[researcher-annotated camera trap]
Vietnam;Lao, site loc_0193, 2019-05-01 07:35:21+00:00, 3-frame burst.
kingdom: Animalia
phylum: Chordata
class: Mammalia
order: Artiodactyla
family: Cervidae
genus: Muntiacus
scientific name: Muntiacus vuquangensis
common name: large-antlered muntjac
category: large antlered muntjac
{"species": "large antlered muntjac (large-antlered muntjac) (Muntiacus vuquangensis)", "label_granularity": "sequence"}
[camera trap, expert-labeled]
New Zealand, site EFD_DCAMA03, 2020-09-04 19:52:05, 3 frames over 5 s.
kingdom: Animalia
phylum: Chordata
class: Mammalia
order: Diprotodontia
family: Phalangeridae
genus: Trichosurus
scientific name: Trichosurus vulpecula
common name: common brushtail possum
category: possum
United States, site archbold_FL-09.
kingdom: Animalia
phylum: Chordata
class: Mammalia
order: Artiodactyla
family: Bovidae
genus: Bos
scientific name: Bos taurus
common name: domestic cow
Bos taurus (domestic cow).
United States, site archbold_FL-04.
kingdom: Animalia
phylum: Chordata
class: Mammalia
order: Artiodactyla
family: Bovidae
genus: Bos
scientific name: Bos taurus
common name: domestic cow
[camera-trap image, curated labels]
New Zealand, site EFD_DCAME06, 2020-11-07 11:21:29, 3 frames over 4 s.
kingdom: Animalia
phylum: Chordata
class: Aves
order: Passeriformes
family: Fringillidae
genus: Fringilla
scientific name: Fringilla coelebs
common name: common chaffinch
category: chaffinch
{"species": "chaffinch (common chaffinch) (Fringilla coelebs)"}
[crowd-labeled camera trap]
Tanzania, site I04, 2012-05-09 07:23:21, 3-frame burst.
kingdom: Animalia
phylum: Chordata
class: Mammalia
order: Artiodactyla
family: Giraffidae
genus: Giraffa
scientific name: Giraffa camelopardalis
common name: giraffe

········

_What is expected:_ Which lines run from the one containing "genus: Trichosurus" through the end of the material? Output exactly those lines and no others.

_Task result:_
genus: Trichosurus
scientific name: Trichosurus vulpecula
common name: common brushtail possum
category: possum
United States, site archbold_FL-09.
kingdom: Animalia
phylum: Chordata
class: Mammalia
order: Artiodactyla
family: Bovidae
genus: Bos
scientific name: Bos taurus
common name: domestic cow
Bos taurus (domestic cow).
United States, site archbold_FL-04.
kingdom: Animalia
phylum: Chordata
class: Mammalia
order: Artiodactyla
family: Bovidae
genus: Bos
scientific name: Bos taurus
common name: domestic cow
[camera-trap image, curated labels]
New Zealand, site EFD_DCAME06, 2020-11-07 11:21:29, 3 frames over 4 s.
kingdom: Animalia
phylum: Chordata
class: Aves
order: Passeriformes
family: Fringillidae
genus: Fringilla
scientific name: Fringilla coelebs
common name: common chaffinch
category: chaffinch
{"species": "chaffinch (common chaffinch) (Fringilla coelebs)"}
[crowd-labeled camera trap]
Tanzania, site I04, 2012-05-09 07:23:21, 3-frame burst.
kingdom: Animalia
phylum: Chordata
class: Mammalia
order: Artiodactyla
family: Giraffidae
genus: Giraffa
scientific name: Giraffa camelopardalis
common name: giraffe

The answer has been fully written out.